What would a UDT/TDT prior belief distribution or utility function have to look like in order to define agents that can “update” in this way, while only thinking in terms of copying and not subjective probability? Suppose you were creating an agent to be put into a world with Ebborean physics, and you had uncertainty about whether, in the relation between world thickness ratios and “existentness” ratios, the power was 2 or 4. And this time, suppose the agent was to be an updateless decision theory agent. I think a UDT agent which uses “probability” can be converted by an expected utility calculation into a behaviorally equivalent UDT agent which uses no probability. Instead of probability, the agent uses only “importances”: relative strengths of its (linearly additive) preferences about what happens in the various deterministic worlds the agent “was” copied into at the time of its creation. To make such an agent in Ebborean physics “update” on “evidence” about existentness, you could take the relative importance you assigned to influencing world-sheets, split it into two halves, and distribute each half across world-sheets in a different way. Half of the importance would be distributed in proportion to the cumulative products of the squares of the worlds’ thickness ratios at their times of splitting, and half of the importance would be distributed in proportion to the cumulative products of the fourth powers of the worlds’ thickness ratios at their times of splitting. Then, in each world-sheet, the copy of the agent in that world-sheet would make some measurements of the relative thicknesses on its side of a split, and it would use use those measurements to decide what kinds of local futures it should prioritize influencing.
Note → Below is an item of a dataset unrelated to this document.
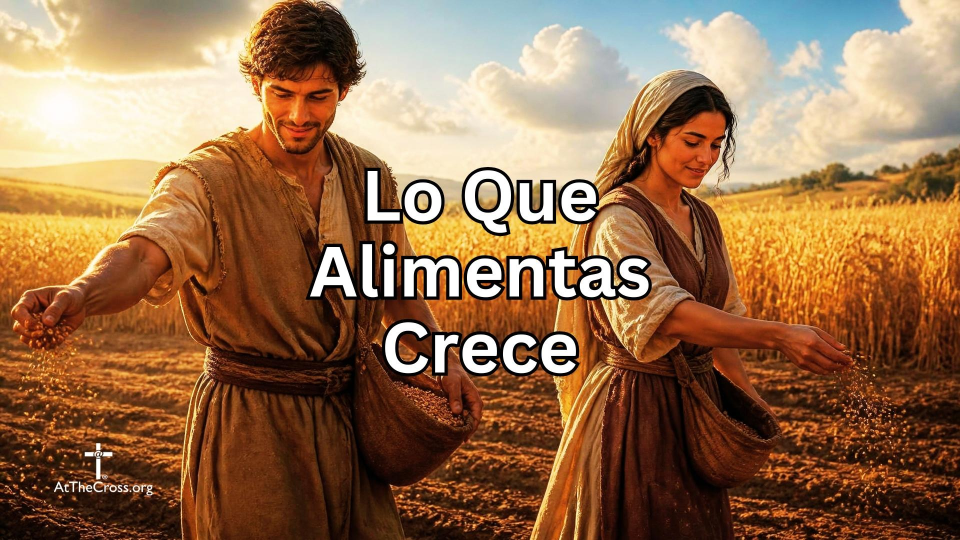 Lo Que Alimentas Crece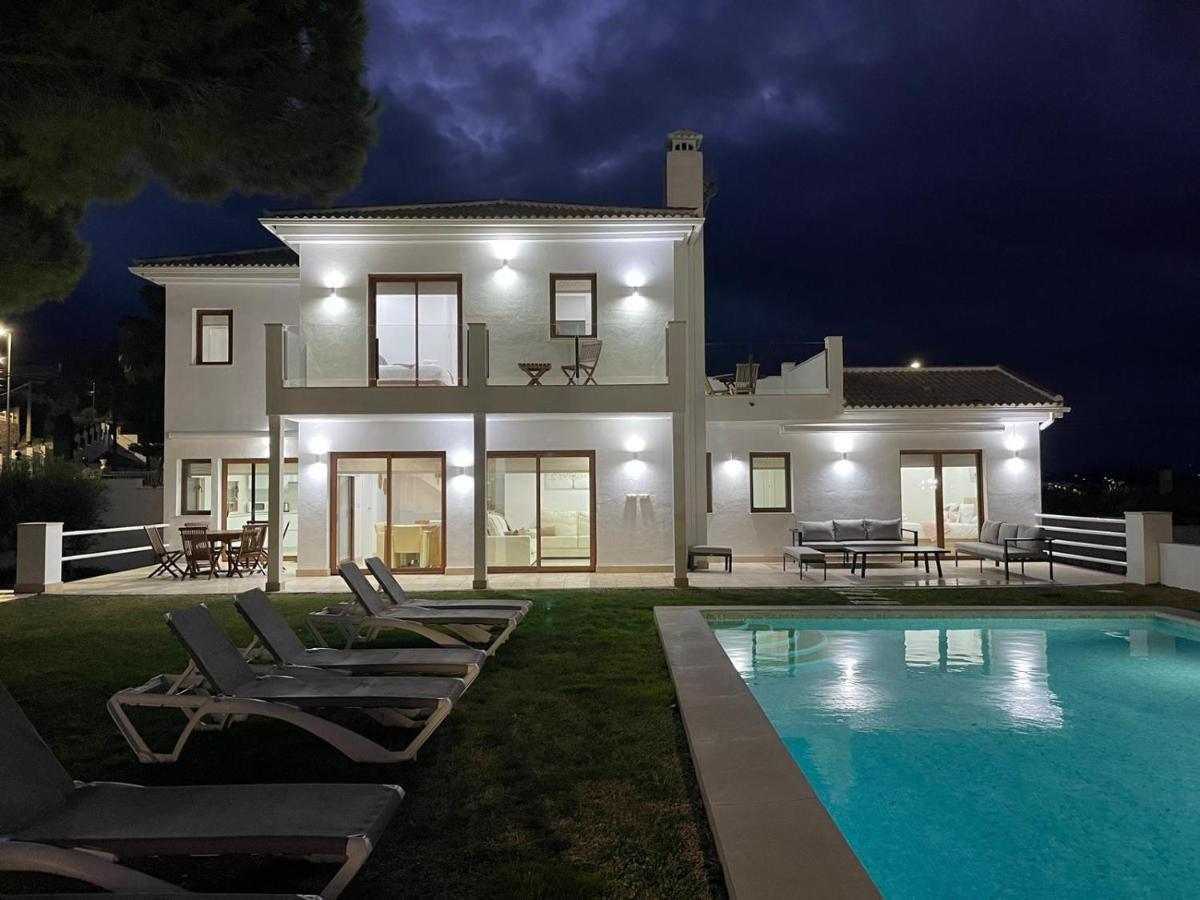 Tess Villa Maria Alhaurín de la Torre Dış mekan fotoğraf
But, again, this doesn’t explain why you would want to do that. (Maybe you wanted the agents to take a coordinated action at the end of time using the world-sheets they controlled, and you didn’t know which kinds of world-sheets would become good general-purpose resources for that action?)
I think there was another way my suggestion is incomplete, which has something to do with the way your definition of altruism doesn’t work without a definition of “correct” subjective probability. But I don’t remember what your definition of altruism was or why it didn’t work without subjective probability.
I still think the right way to answer the question, “What is the correct subjective probability?” might be partly to derive “Bayesian updating” as an approximation that can be used by computationally limited agents implementing an updateless or other decision theory, with a utility function defined over mathematical descriptions of worlds containing some number of copies of the agent, when the differences in utility that result from the agent’s decisions fulfill certain independence and linearity assumptions. I need to mathematically formalize those assumptions. “Subjective probability” would then be a variable used in that approximation, which would be meaningless or undefined when the assumptions failed.